[PATCH v4] bus: mhi: host: Disable preemption while processing data events

mhi.lists.linux.dev archive mirror
 help / color / mirror / Atom feed

* [PATCH v4] bus: mhi: host: Disable preemption while processing data events
@ 2022-11-21  9:34 Qiang Yu
  2022-11-22  5:48 ` Jeffrey Hugo
  0 siblings, 1 reply; 4+ messages in thread
From: Qiang Yu @ 2022-11-21  9:34 UTC (permalink / raw)
  To: mani, loic.poulain
  Cc: mhi, linux-arm-msm, linux-kernel, quic_cang, mrana, Qiang Yu

If data processing of an event is scheduled out because core
is busy handling multiple irqs, this can starve the processing
of MHI M0 state change event on another core. Fix this issue by
disabling irq on the core processing data events.

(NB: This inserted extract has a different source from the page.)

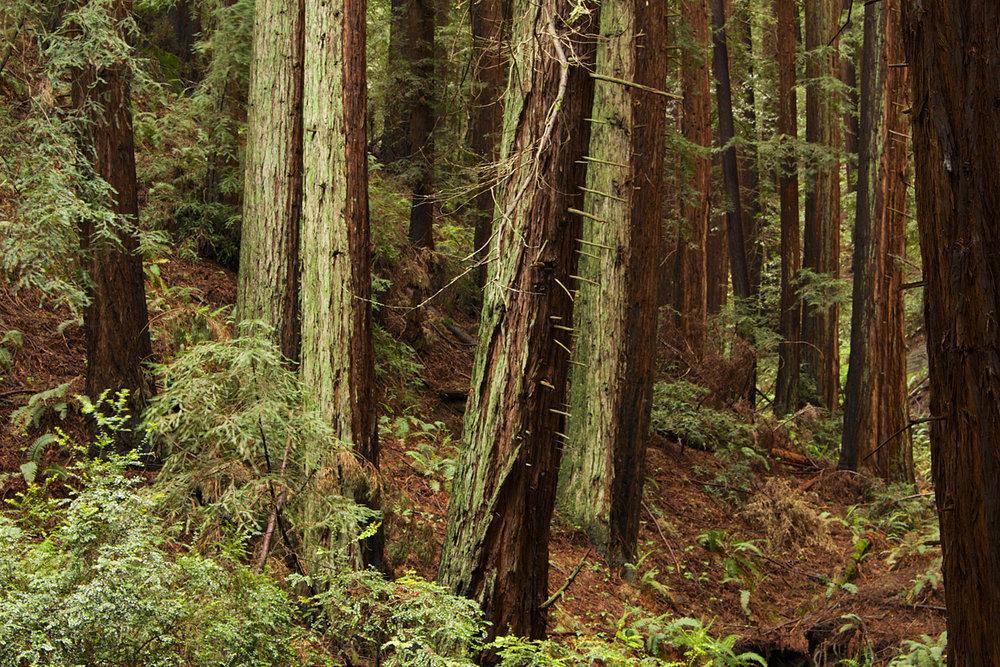 Redwood Regional Park-38.jpg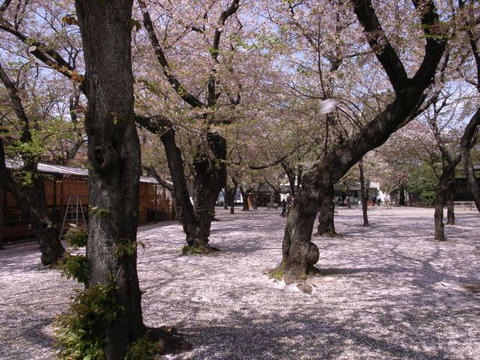 桜散り敷いて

Signed-off-by: Qiang Yu <quic_qianyu@quicinc.com>
---
v3->v4: modify the comment
v2->v3: modify the comment
v1->v2: add comments about why we disable local irq

 drivers/bus/mhi/host/main.c | 10 ++++++++--
 1 file changed, 8 insertions(+), 2 deletions(-)

diff --git a/drivers/bus/mhi/host/main.c b/drivers/bus/mhi/host/main.c
index f3aef77a..6c804c3 100644
--- a/drivers/bus/mhi/host/main.c
+++ b/drivers/bus/mhi/host/main.c
@@ -1029,11 +1029,17 @@ void mhi_ev_task(unsigned long data)
 {
 	struct mhi_event *mhi_event = (struct mhi_event *)data;
 	struct mhi_controller *mhi_cntrl = mhi_event->mhi_cntrl;
+	unsigned long flags;
 
+	/*
+	 * When multiple IRQs arrive, the tasklet will be scheduled out with event ring lock
+	 * acquired, causing other high priority events like M0 state transition getting stuck
+	 * while trying to acquire the same event ring lock. Thus, let's disable local IRQs here.
+	 */
+	spin_lock_irqsave(&mhi_event->lock, flags);
 	/* process all pending events */
-	spin_lock_bh(&mhi_event->lock);
 	mhi_event->process_event(mhi_cntrl, mhi_event, U32_MAX);
-	spin_unlock_bh(&mhi_event->lock);
+	spin_unlock_irqrestore(&mhi_event->lock, flags);
 }
 
 void mhi_ctrl_ev_task(unsigned long data)
-- 
2.7.4


^ permalink raw reply related	[flat|nested] 4+ messages in thread

* Re: [PATCH v4] bus: mhi: host: Disable preemption while processing data events
  2022-11-21  9:34 [PATCH v4] bus: mhi: host: Disable preemption while processing data events Qiang Yu
@ 2022-11-22  5:48 ` Jeffrey Hugo
  2022-12-28 16:35   ` Manivannan Sadhasivam
  0 siblings, 1 reply; 4+ messages in thread
From: Jeffrey Hugo @ 2022-11-22  5:48 UTC (permalink / raw)
  To: Qiang Yu, mani, loic.poulain
  Cc: mhi, linux-arm-msm, linux-kernel, quic_cang, mrana

On 11/21/2022 2:34 AM, Qiang Yu wrote:
> If data processing of an event is scheduled out because core
> is busy handling multiple irqs, this can starve the processing
> of MHI M0 state change event on another core. Fix this issue by
> disabling irq on the core processing data events.
> 
> Signed-off-by: Qiang Yu <quic_qianyu@quicinc.com>

I've been pondering this off and on since it's been proposed.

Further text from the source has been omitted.